• AIM: Reproduce each of the following records word for word, omitting nothing and altering no characters.

• RECORDED DATA:

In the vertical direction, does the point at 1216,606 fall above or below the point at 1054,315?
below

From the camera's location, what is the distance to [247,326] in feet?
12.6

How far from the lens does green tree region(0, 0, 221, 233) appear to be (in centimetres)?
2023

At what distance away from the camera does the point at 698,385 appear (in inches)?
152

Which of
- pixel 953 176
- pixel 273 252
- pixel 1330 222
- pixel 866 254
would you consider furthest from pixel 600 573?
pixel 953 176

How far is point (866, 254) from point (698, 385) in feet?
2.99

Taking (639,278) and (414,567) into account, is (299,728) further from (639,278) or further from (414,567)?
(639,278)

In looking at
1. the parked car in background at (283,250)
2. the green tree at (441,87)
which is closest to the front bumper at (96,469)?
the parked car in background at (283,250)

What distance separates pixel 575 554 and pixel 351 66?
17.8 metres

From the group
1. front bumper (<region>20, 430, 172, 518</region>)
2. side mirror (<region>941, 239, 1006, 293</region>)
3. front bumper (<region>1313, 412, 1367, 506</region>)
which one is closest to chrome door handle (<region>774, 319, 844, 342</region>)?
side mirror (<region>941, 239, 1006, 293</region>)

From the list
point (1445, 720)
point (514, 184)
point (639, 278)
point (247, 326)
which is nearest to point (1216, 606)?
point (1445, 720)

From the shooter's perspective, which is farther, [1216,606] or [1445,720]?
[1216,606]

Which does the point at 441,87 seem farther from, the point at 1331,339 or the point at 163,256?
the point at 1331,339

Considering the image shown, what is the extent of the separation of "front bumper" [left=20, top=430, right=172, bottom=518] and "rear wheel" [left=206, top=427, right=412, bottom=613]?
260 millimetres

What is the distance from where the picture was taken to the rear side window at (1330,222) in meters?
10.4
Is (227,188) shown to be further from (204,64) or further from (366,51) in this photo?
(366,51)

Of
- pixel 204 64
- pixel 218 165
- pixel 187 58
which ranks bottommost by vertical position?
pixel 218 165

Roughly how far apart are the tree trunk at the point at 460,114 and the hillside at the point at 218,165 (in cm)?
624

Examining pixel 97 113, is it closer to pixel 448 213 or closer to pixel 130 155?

• OUTPUT OF THE TASK:
In the vertical direction, does the point at 1216,606 fall above or below the point at 1054,315?
below

From the camera's location, what is the distance to [247,326] in feet?
12.6

How far from the lens does green tree region(0, 0, 221, 233) appear to be (in centimetres)?
2023

At what distance away from the camera does the point at 698,385 appear (in inches)?
152

Which of
- pixel 953 176
- pixel 273 252
- pixel 1330 222
- pixel 866 254
would you consider furthest from pixel 600 573?
pixel 953 176

How far is point (866, 254) from point (698, 385) in feet?
2.99

Taking (639,278) and (414,567) into account, is (299,728) further from (639,278) or further from (414,567)?
(639,278)

In looking at
1. the parked car in background at (283,250)
2. the green tree at (441,87)
which is closest to the front bumper at (96,469)?
the parked car in background at (283,250)

What distance separates pixel 575 554 and pixel 351 66?
17.8 metres

From the group
1. front bumper (<region>20, 430, 172, 518</region>)
2. side mirror (<region>941, 239, 1006, 293</region>)
3. front bumper (<region>1313, 412, 1367, 506</region>)
which one is closest to chrome door handle (<region>774, 319, 844, 342</region>)?
side mirror (<region>941, 239, 1006, 293</region>)

From the list
point (1445, 720)
point (514, 184)
point (639, 278)
point (247, 326)
which is nearest to point (1216, 606)?
point (1445, 720)

From the shooter's perspective, which is farther, [1216,606] or [1445,720]?
[1216,606]

Which does the point at 441,87 seem farther from, the point at 1331,339 or the point at 163,256?
the point at 1331,339

Considering the image shown, what is the extent of the separation of "front bumper" [left=20, top=430, right=172, bottom=518] and "rear wheel" [left=206, top=427, right=412, bottom=613]?
260 millimetres

What is the distance from where the picture was taken to the rear side window at (1330,222) in meters?
10.4
Is (227,188) shown to be further from (204,64) or further from (366,51) in this photo?
(366,51)

Of
- pixel 204 64
- pixel 218 165
- pixel 187 58
which ranks bottommost by vertical position?
pixel 218 165

Roughly how far apart are the tree trunk at the point at 460,114 and the hillside at the point at 218,165 (in cm)?
624

Examining pixel 97 113, is it closer to pixel 448 213 or closer to pixel 130 155?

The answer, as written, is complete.